In the netmon capture we saw an excessive number of NspiBind requests been sent from the Outlook client machines to the Exchange server and Exchange server in turn sending these NspiBind requests to the GC, in the netmon capture we didn’t find any frames for NspiUnBind requests, which should be used to destroy that connection.

 

When we checked the Exchange server security logs we found a massive number of logon events that are occurring for every single client:

Event Type: Success Audit

Event Source:     Security

Event Category:   (2)

Event ID:   540

Date:       5/26/2010

Time:       3:49:09 PM

User:      

Computer:   EXCHSERVER

Description:

Successful Network Logon:

      User Name:  User_Name

      Domain:           CONTOSO.COM

      Logon ID:         (0x0,0x3DA1F42)

      Logon Type: 3

      Logon Process:    Kerberos

      Authentication Package: Kerberos

      Workstation Name:

      Logon GUID: {b03f9ad2-3150-e1be-f50a-b3abb9d2c09d}

      Caller User Name: -

      Caller Domain:    -

      Caller Logon ID:  -

      Caller Process ID: -

      Transited Services: -

      Source Network Address: 10.11.12.13

      Source Port:      0

 

For more information, see Help and Support Center at https://go.microsoft.com/fwlink/events.asp.

 

So, now we know the problem of lsass.exe memory consumption on the DCs is actually occurring because of a massive number of NspiBind requests that are being sent to the DCs without proper NspiUnbind requests.

 

So we turned our attention to the client machines that have Outlook installed and started to list all 3rd party add-ins that are installed on them.

 

We found that all affected client machines are actually sharing 3rd party add-ins for email content archival.
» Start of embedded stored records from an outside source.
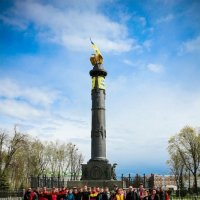 ON TOUR', Poltava. :: Иван Александров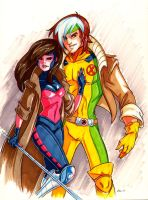Boy Rogue and Girl Gambit by CapnFlynn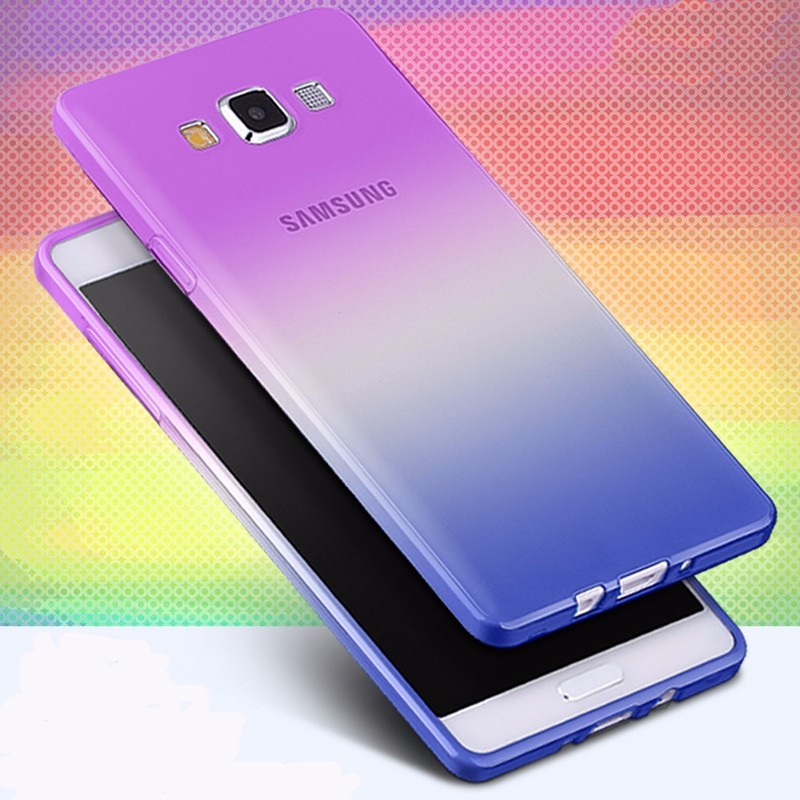 Fashion Soft TPU Gradient Color Back Cover Case+Tempered Glass Film for Samsung Galaxy A3 A5 A7 2016 J1 J3 J5 J7 S3 S4 S5 S6 S7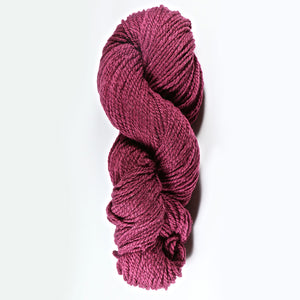 Color Coxcomb. Kettle-Dyed Skein of 100% Wool Yarn From Cestari U.S.A.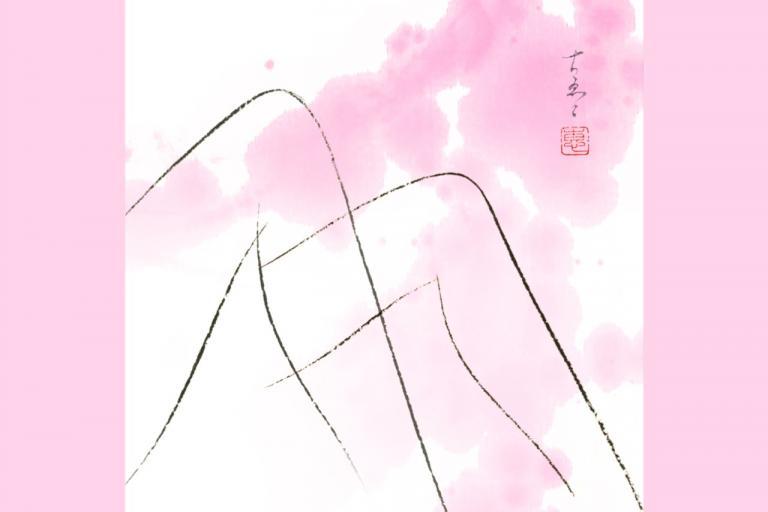 横森理香 連載小説「大人のリアリティ小説~mist~」シーズン1 終わらない春 第9話 大人女子のロマンスはどこに?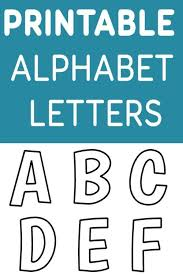 Templates Alphabet Letters Free Printable Alphabet Templates Printable Alphabet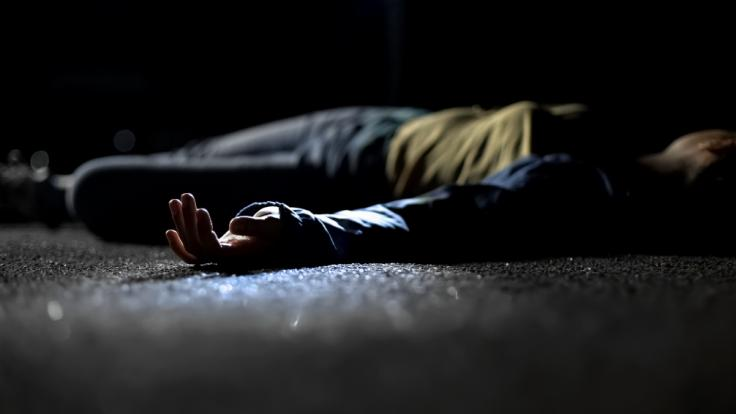 horror-verbrechen-mann-erdrosselt-schwangere-ex-freundin-29-mit-handyladekabel
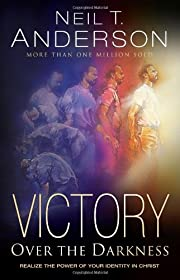 Victory Over The Darkness de Neil T.…
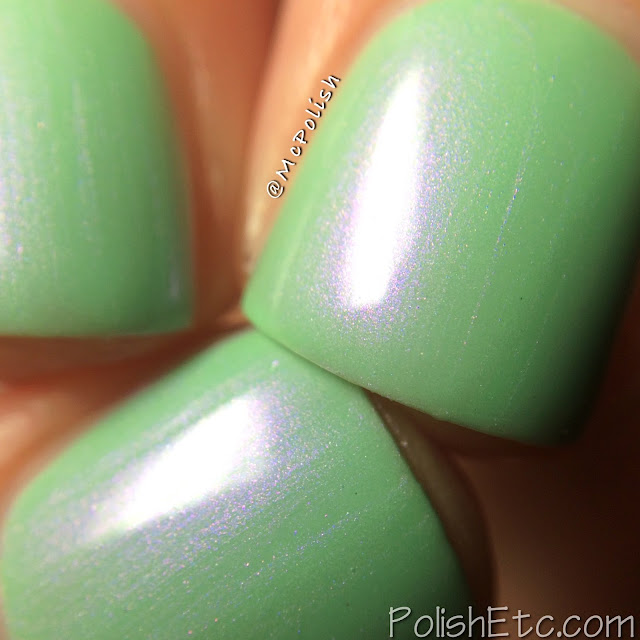 Takko Tuesday! - Matcha Latte - McPolish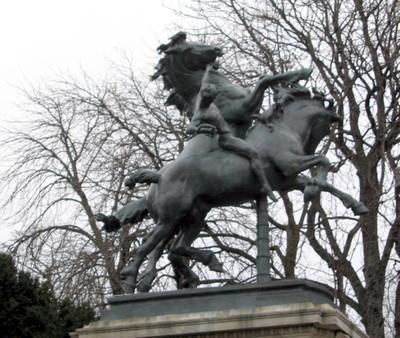 Horse_tamers_1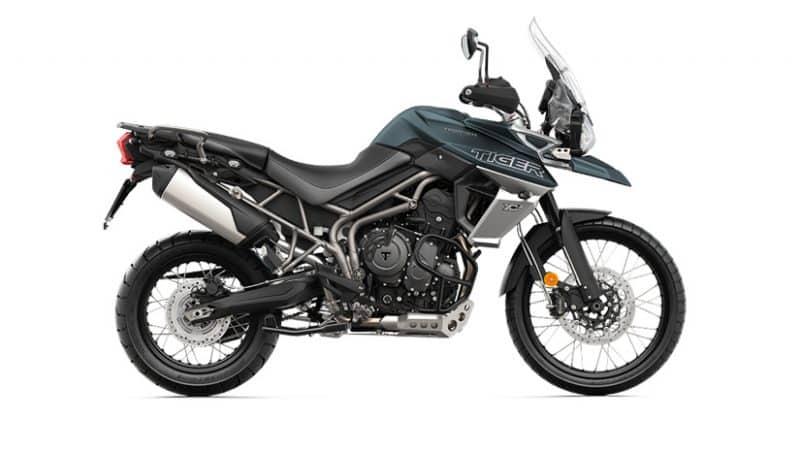 Moto Triumph Tger 800 XCa
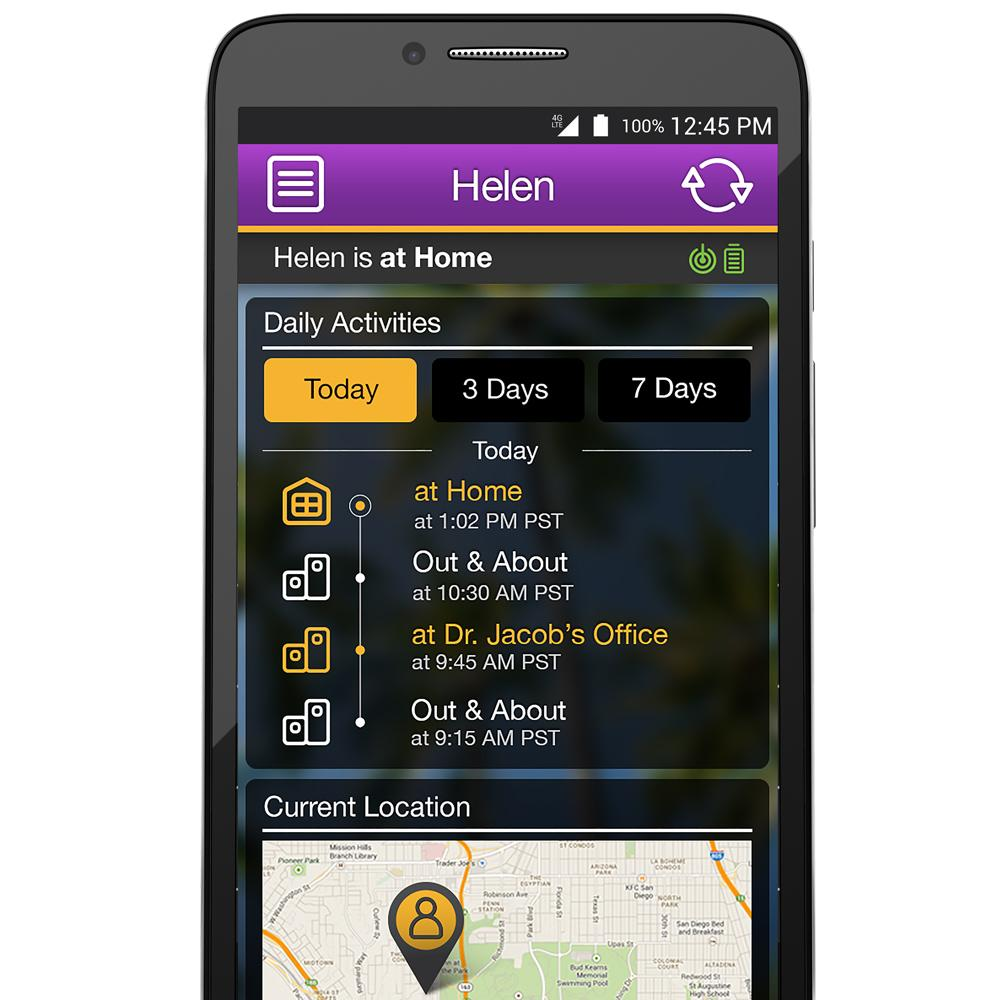 "Amazon.com: Jitterbug Smart Easy-to-Use 5.5"" Smartphone"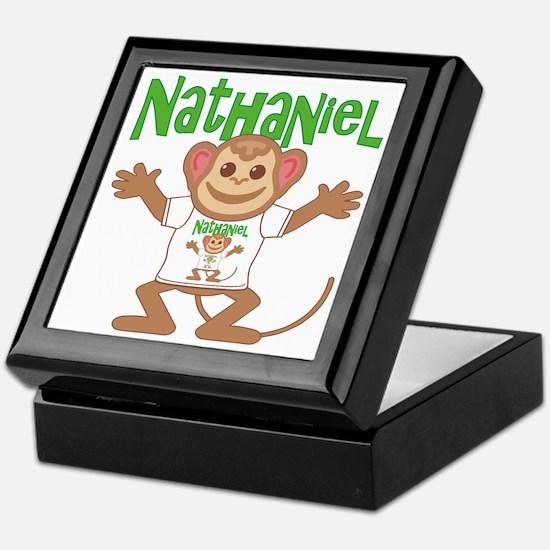 Little Monkey Nathaniel Keepsake Box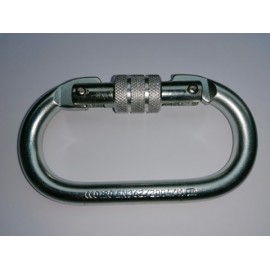 Steel Safety Carabiner with locking screw RR2200kg Standard EN362:2004/b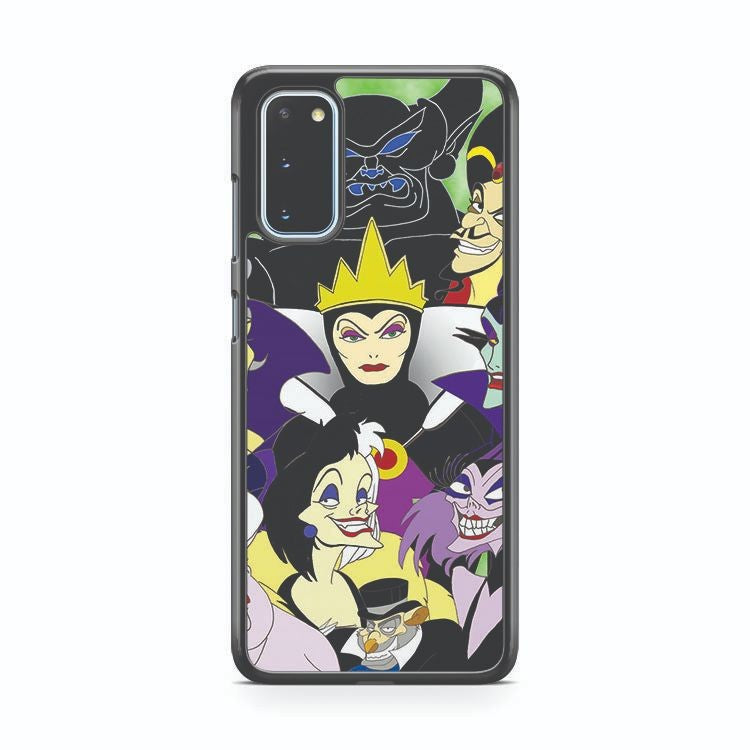 Disney Villains Favorite Samsung Galaxy S20 Phone Case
Further investigation on this software revealed a strange MAPI Wrapper DLL library, and our customer confirmed that the start time of the problem approximately matches the time they have rolled out the content archival software on the client machines.

 

We uninstalled this content archival add-in from a couple of machines and these machines stopped hammering the Exchange Server and GC with NspiBind requests.

 

Later we uninstalled it from the rest of the client machines and the lsass.exe process on the DCs has finally stabilized and we no longer have any issues with its memory usage.

 

I’d like to mention that starting with Windows Server 2008 we have implemented a “NSPI Max Sessions Per User” where you can limit the number of NSPI requests from a client to the server.

 

You can read more information about this new functionality “Here

 

That’s it! I hope you enjoyed reading and hopefully this should help you to troubleshoot any memory leaks you may encounter.  The information contained here can be applied to other processes when you suspect heap leaks.

 

See you again on another adventure.

 

Best Regards,

Karim Elsaid

Comments

  • Anonymous
    April 28, 2011
    [Thanks for the feedback Alex.  Answers are inline.] Great post Karim! Two questions:
  1. You said: "From the backtrace 4BA0 we can see that there are ~1.5 heap allocation calls that have occurred"   Question: Is that in reference to "1538731 allocs" ? And do you mean ~1.5million ? [Exactly, this is ~1.5 million calls that occurred since the first day we ran the UMDH trace.]
  2. You said: "From both call stacks above we can see that the originating function that leads to the heap allocation is “NTDSA!NspiBind”"   Question: How are you so sure it was the function NTDSA!NspiBind and not for example NTDSA!ABBind_local or one of the  RPCRT4! functions ? [We are only interested for the calls that lead to the malloc() function.  In this case I was interested in the NspiBind() as it was the function that is responsible for initiating the NSPI session between the client and the server which resulted at the end for a malloc() call.  See MSDN for more information on NspiBind(): http://msdn.microsoft.com/en-us/library/dd941979(v=prot.10).aspx] Thanks!  -Alex
  • Anonymous
    July 04, 2011
    Hi Guys Sorry i know this isnt directly related to this post but i'm working my way through them Can you tell me if it's possible to use the debug tool to identify a printer driver that is causing a leak in the spool service? [Yes, you can use similar techniques with spoolsvc.  Perfmon and UMDH can be used to investigate heap leaks in any process.]

  • Anonymous
    December 05, 2012
    We have a similar issue on our environment. This article is very useful and made us to look into the right direction

  • Anonymous
    January 31, 2013
    Thank you very much for sharing in detail